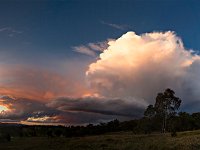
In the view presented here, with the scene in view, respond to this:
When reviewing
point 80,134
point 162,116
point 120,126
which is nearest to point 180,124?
point 162,116

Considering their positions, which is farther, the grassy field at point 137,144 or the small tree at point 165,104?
the small tree at point 165,104

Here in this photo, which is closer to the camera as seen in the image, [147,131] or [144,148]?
[144,148]

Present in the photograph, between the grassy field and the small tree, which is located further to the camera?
the small tree

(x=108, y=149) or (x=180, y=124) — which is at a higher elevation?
(x=180, y=124)

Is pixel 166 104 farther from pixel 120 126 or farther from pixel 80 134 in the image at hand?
pixel 120 126

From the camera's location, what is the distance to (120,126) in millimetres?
183375

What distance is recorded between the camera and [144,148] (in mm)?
51406

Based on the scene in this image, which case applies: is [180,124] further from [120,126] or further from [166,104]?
[120,126]

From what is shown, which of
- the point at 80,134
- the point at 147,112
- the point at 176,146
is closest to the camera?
the point at 176,146

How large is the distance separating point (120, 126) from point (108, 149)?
131632mm

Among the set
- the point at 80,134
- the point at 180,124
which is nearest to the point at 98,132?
the point at 80,134

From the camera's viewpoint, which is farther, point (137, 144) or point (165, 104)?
point (165, 104)

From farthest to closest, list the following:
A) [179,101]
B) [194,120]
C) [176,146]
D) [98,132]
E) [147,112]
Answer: [98,132]
[194,120]
[147,112]
[179,101]
[176,146]

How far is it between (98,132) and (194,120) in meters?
53.6
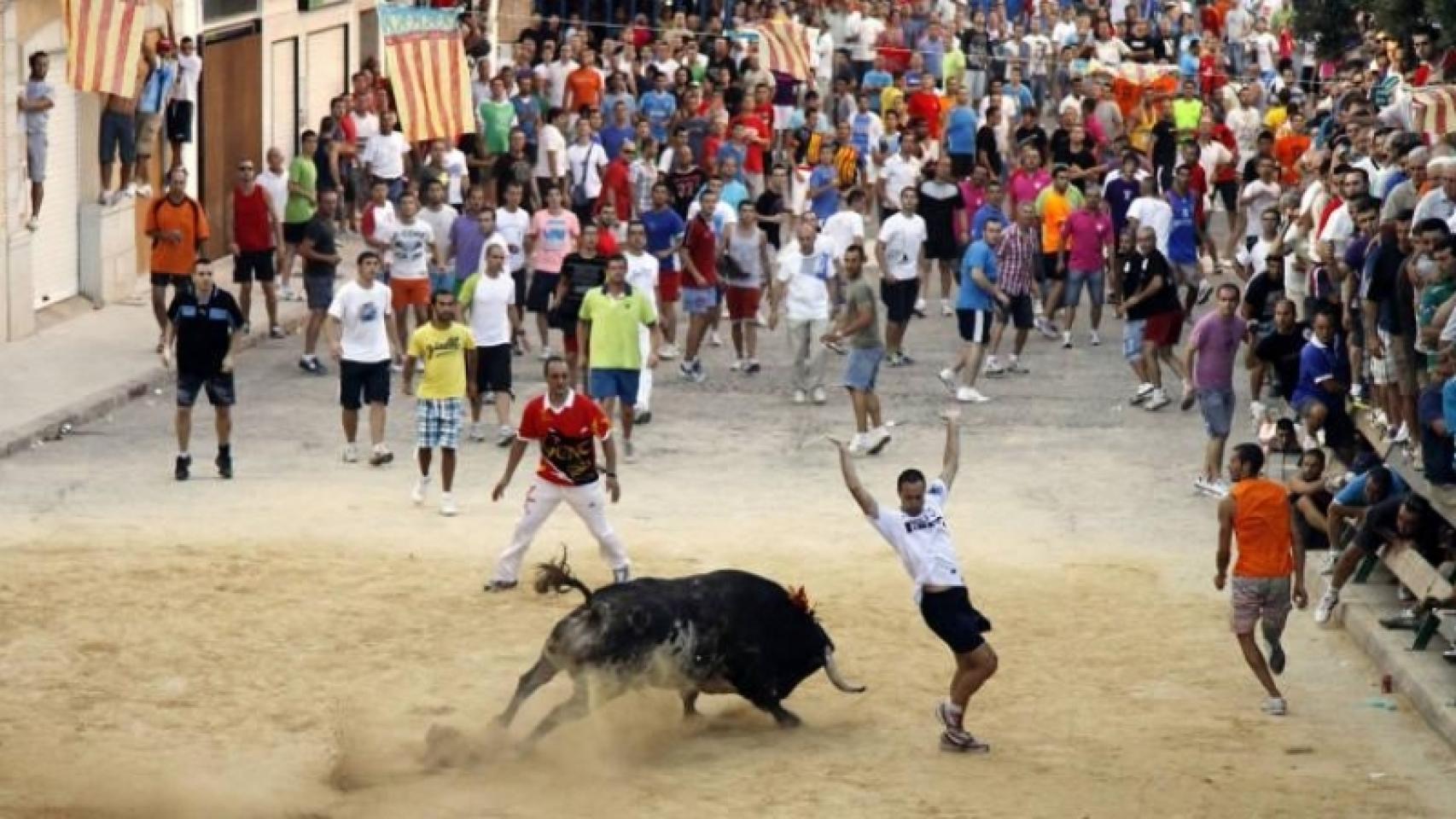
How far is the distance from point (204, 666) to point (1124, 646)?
5462mm

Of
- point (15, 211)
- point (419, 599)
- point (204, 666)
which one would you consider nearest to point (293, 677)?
point (204, 666)

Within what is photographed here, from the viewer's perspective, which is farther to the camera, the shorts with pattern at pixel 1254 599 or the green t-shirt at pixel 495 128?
the green t-shirt at pixel 495 128

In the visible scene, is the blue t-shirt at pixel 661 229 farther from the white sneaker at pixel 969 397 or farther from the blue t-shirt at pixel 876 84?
the blue t-shirt at pixel 876 84

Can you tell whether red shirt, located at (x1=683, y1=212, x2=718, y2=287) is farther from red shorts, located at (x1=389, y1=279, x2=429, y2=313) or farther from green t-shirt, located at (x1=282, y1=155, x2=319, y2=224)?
green t-shirt, located at (x1=282, y1=155, x2=319, y2=224)

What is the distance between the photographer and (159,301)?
2791cm

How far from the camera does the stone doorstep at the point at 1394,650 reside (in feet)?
55.6

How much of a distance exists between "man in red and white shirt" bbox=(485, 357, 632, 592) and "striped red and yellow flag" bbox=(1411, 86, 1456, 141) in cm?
984

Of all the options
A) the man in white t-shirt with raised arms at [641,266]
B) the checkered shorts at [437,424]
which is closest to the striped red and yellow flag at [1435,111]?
the man in white t-shirt with raised arms at [641,266]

——————

WHAT TO DO: Write out the lines of the material above exactly as they appear, starting at the line that contains "Of all the options" and ending with the last line of the material, both included.

RESULT OF THIS TASK:
Of all the options
A) the man in white t-shirt with raised arms at [641,266]
B) the checkered shorts at [437,424]
which is closest to the striped red and yellow flag at [1435,111]?
the man in white t-shirt with raised arms at [641,266]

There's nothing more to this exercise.